# [Set problem]
Reproduce every one of the following items word for word, with no changes.
[start of Rows]
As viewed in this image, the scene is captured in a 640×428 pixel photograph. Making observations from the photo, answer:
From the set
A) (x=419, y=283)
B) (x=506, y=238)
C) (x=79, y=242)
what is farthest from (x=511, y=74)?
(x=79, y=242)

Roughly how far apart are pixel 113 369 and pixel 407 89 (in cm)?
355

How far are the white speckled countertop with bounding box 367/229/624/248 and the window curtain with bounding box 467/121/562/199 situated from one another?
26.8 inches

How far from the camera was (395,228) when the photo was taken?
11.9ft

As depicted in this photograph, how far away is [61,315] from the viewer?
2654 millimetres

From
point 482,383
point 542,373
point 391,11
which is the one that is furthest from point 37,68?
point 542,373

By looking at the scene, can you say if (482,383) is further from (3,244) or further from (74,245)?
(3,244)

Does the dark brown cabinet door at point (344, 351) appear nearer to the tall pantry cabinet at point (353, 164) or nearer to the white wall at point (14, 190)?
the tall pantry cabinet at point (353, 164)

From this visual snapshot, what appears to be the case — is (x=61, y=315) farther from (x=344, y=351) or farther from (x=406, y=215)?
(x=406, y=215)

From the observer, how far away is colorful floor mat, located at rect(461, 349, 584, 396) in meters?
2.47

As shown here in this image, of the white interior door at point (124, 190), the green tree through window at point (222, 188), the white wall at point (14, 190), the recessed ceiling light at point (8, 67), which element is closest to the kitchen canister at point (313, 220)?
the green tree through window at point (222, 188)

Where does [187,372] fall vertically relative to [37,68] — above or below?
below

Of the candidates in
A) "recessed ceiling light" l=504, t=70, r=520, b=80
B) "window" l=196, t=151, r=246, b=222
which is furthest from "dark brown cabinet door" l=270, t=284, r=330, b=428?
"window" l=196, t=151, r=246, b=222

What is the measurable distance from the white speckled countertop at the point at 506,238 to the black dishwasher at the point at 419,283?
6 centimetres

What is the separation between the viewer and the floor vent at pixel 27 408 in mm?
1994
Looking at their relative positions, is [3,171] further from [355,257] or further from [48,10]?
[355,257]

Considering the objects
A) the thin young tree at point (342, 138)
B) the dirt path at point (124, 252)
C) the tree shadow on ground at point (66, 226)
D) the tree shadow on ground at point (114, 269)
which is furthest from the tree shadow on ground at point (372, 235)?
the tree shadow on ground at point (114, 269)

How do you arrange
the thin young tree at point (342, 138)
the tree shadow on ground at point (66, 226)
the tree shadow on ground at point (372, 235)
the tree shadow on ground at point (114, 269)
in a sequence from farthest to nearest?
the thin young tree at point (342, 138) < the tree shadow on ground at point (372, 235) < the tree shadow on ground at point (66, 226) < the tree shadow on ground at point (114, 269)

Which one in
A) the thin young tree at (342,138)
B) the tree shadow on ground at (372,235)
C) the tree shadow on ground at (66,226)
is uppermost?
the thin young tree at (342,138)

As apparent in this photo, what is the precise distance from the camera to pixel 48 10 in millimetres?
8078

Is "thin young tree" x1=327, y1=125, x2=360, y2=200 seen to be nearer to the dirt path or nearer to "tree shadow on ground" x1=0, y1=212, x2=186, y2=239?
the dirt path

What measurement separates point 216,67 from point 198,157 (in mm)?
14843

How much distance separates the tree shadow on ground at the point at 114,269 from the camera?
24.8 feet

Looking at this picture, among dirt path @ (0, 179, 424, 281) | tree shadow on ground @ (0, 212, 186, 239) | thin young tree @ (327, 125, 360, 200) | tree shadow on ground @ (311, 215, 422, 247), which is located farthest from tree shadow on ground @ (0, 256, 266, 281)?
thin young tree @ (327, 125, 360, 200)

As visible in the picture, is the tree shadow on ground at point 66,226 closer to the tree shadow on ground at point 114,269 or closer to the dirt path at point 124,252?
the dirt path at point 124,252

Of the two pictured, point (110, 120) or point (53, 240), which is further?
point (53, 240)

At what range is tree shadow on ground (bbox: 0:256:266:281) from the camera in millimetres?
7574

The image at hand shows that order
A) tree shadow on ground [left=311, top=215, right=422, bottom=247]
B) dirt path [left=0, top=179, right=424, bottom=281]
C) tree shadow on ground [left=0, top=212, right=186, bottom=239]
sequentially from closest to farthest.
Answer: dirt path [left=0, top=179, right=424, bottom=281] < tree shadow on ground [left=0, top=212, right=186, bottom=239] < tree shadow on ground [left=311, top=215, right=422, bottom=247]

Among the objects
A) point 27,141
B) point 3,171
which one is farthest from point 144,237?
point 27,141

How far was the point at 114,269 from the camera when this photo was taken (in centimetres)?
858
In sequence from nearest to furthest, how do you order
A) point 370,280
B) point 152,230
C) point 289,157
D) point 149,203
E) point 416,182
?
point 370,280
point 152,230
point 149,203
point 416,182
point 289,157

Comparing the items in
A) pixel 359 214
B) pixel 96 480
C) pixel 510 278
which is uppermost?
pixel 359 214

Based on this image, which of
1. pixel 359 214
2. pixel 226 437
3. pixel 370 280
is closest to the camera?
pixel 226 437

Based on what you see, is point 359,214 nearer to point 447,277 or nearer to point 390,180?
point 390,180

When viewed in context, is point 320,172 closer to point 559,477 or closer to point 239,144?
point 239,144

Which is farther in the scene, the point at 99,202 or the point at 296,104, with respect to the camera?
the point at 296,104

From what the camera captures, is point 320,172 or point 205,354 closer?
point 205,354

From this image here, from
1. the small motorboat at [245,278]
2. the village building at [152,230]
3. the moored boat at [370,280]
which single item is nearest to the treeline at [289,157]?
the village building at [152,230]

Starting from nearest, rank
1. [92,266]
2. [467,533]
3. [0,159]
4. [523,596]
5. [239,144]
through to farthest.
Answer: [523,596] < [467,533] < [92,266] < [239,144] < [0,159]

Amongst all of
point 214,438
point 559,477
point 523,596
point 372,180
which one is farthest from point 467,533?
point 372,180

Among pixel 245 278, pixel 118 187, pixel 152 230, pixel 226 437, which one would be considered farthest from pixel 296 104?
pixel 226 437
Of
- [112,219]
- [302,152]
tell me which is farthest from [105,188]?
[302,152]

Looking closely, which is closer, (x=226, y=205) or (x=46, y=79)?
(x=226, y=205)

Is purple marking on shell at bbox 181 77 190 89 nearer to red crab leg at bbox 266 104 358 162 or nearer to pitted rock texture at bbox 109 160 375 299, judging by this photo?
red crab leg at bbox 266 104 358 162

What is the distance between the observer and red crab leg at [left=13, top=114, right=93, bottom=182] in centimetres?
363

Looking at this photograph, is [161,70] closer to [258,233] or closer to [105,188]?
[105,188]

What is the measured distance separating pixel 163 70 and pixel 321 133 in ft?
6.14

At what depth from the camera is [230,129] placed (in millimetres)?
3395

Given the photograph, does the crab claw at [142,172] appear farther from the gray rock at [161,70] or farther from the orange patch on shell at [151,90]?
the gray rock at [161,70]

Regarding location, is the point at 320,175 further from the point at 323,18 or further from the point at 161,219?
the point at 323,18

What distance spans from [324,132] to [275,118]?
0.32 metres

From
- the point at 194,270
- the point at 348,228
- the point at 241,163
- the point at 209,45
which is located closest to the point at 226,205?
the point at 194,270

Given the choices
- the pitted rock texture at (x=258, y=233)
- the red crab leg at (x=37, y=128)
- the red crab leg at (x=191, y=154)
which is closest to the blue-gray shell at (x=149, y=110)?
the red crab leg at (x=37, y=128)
[end of Rows]
# [The result]
As viewed in this image, the scene is captured in a 640×428 pixel photograph. Making observations from the photo, answer:
From the set
A) (x=419, y=283)
B) (x=506, y=238)
C) (x=79, y=242)
what is farthest from (x=511, y=74)?
(x=79, y=242)

Roughly how far apart are pixel 113 369 and pixel 407 89 (in cm)?
355

How far are the white speckled countertop with bounding box 367/229/624/248 and the window curtain with bounding box 467/121/562/199 situated from one another?
26.8 inches

How far from the camera was (395,228) when the photo was taken?
11.9ft

As depicted in this photograph, how far away is [61,315] from the viewer?
2654 millimetres

From
point 482,383
point 542,373
point 391,11
which is the one that is furthest from point 37,68?
point 542,373

By looking at the scene, can you say if (482,383) is further from (3,244) or further from (74,245)?
(3,244)

Does the dark brown cabinet door at point (344, 351) appear nearer to the tall pantry cabinet at point (353, 164) or nearer to the white wall at point (14, 190)?
the tall pantry cabinet at point (353, 164)

From this visual snapshot, what appears to be the case — is (x=61, y=315) farther from (x=344, y=351) or farther from (x=406, y=215)?
(x=406, y=215)

From the observer, how far away is colorful floor mat, located at rect(461, 349, 584, 396) in meters?
2.47

As shown here in this image, of the white interior door at point (124, 190), the green tree through window at point (222, 188), the white wall at point (14, 190), the recessed ceiling light at point (8, 67), which element is closest to the kitchen canister at point (313, 220)?
the green tree through window at point (222, 188)

Where does [187,372] fall vertically relative to [37,68] — above or below?
below

Of the candidates in
A) "recessed ceiling light" l=504, t=70, r=520, b=80
B) "window" l=196, t=151, r=246, b=222
which is furthest from "dark brown cabinet door" l=270, t=284, r=330, b=428?
"window" l=196, t=151, r=246, b=222

What is the measurable distance from the white speckled countertop at the point at 506,238 to the black dishwasher at the point at 419,283?
6 centimetres

What is the separation between the viewer and the floor vent at pixel 27 408 in mm?
1994
Looking at their relative positions, is [3,171] further from [355,257] or further from [48,10]?
[355,257]

Considering the objects
A) the thin young tree at point (342, 138)
B) the dirt path at point (124, 252)
C) the tree shadow on ground at point (66, 226)
D) the tree shadow on ground at point (114, 269)
which is furthest from the tree shadow on ground at point (372, 235)?
the tree shadow on ground at point (114, 269)

How do you arrange
the thin young tree at point (342, 138)
the tree shadow on ground at point (66, 226)
the tree shadow on ground at point (372, 235)
the tree shadow on ground at point (114, 269)
in a sequence from farthest to nearest?
the thin young tree at point (342, 138) < the tree shadow on ground at point (372, 235) < the tree shadow on ground at point (66, 226) < the tree shadow on ground at point (114, 269)

Which one in
A) the thin young tree at (342,138)
B) the tree shadow on ground at (372,235)
C) the tree shadow on ground at (66,226)
is uppermost?
the thin young tree at (342,138)

As apparent in this photo, what is the precise distance from the camera to pixel 48 10 in millimetres?
8078

Is "thin young tree" x1=327, y1=125, x2=360, y2=200 seen to be nearer to the dirt path or nearer to "tree shadow on ground" x1=0, y1=212, x2=186, y2=239?
the dirt path

What measurement separates point 216,67 from point 198,157 (in mm)?
14843

How much distance separates the tree shadow on ground at the point at 114,269 from the camera?
24.8 feet

Looking at this picture, among dirt path @ (0, 179, 424, 281) | tree shadow on ground @ (0, 212, 186, 239) | thin young tree @ (327, 125, 360, 200) | tree shadow on ground @ (311, 215, 422, 247), which is located farthest from tree shadow on ground @ (0, 256, 266, 281)?
thin young tree @ (327, 125, 360, 200)

As visible in the picture, is the tree shadow on ground at point 66,226 closer to the tree shadow on ground at point 114,269 or closer to the dirt path at point 124,252?
the dirt path at point 124,252

Of the two pictured, point (110, 120) or point (53, 240), which is further?
point (53, 240)

At what range is tree shadow on ground (bbox: 0:256:266:281) from the camera in millimetres?
7574

The image at hand shows that order
A) tree shadow on ground [left=311, top=215, right=422, bottom=247]
B) dirt path [left=0, top=179, right=424, bottom=281]
C) tree shadow on ground [left=0, top=212, right=186, bottom=239]
sequentially from closest to farthest.
Answer: dirt path [left=0, top=179, right=424, bottom=281] < tree shadow on ground [left=0, top=212, right=186, bottom=239] < tree shadow on ground [left=311, top=215, right=422, bottom=247]

Among the objects
A) point 27,141
B) point 3,171
which one is farthest from point 144,237?
point 27,141

How far was the point at 114,269 from the camera when this photo was taken (in centimetres)?
858
In sequence from nearest to furthest, how do you order
A) point 370,280
B) point 152,230
C) point 289,157
D) point 149,203
E) point 416,182
?
point 370,280
point 152,230
point 149,203
point 416,182
point 289,157

Comparing the items in
A) pixel 359 214
B) pixel 96 480
C) pixel 510 278
which is uppermost?
pixel 359 214

Based on this image, which of
1. pixel 359 214
2. pixel 226 437
3. pixel 370 280
is closest to the camera?
pixel 226 437

Based on what you see, is point 359,214 nearer to point 447,277 or nearer to point 390,180?
point 390,180

When viewed in context, is point 320,172 closer to point 559,477 or closer to point 239,144?
point 239,144

Which is farther in the scene, the point at 99,202 or the point at 296,104, with respect to the camera?
the point at 296,104

From what the camera captures, is point 320,172 or point 205,354 closer?
point 205,354

From this image here, from
1. the small motorboat at [245,278]
2. the village building at [152,230]
3. the moored boat at [370,280]
which single item is nearest to the treeline at [289,157]?
the village building at [152,230]

Starting from nearest, rank
1. [92,266]
2. [467,533]
3. [0,159]
4. [523,596]
5. [239,144]
through to farthest.
Answer: [523,596] < [467,533] < [92,266] < [239,144] < [0,159]

Amongst all of
point 214,438
point 559,477
point 523,596
point 372,180
which one is farthest from point 467,533?
point 372,180

Among pixel 245 278, pixel 118 187, pixel 152 230, pixel 226 437, which one would be considered farthest from pixel 296 104?
pixel 226 437
Of
- [112,219]
- [302,152]
tell me which is farthest from [105,188]?
[302,152]

Looking closely, which is closer, (x=226, y=205) or (x=46, y=79)?
(x=226, y=205)

Is purple marking on shell at bbox 181 77 190 89 nearer to red crab leg at bbox 266 104 358 162 or nearer to pitted rock texture at bbox 109 160 375 299, judging by this photo?
red crab leg at bbox 266 104 358 162

What is the distance between the observer and red crab leg at [left=13, top=114, right=93, bottom=182] in centimetres?
363

Looking at this photograph, is [161,70] closer to [258,233] or closer to [105,188]?
[105,188]

What is the measured distance separating pixel 163 70 and pixel 321 133 in ft?
6.14

At what depth from the camera is [230,129] placed (in millimetres)?
3395

Given the photograph, does the crab claw at [142,172] appear farther from the gray rock at [161,70] or farther from the orange patch on shell at [151,90]?
the gray rock at [161,70]

Regarding location, is the point at 320,175 further from the point at 323,18 or further from the point at 161,219?
the point at 323,18

What distance spans from [324,132] to [275,118]?
0.32 metres

From
- the point at 194,270
- the point at 348,228
- the point at 241,163
- the point at 209,45
which is located closest to the point at 226,205?
the point at 194,270

Given the choices
- the pitted rock texture at (x=258, y=233)
- the red crab leg at (x=37, y=128)
- the red crab leg at (x=191, y=154)
which is closest to the blue-gray shell at (x=149, y=110)?
the red crab leg at (x=37, y=128)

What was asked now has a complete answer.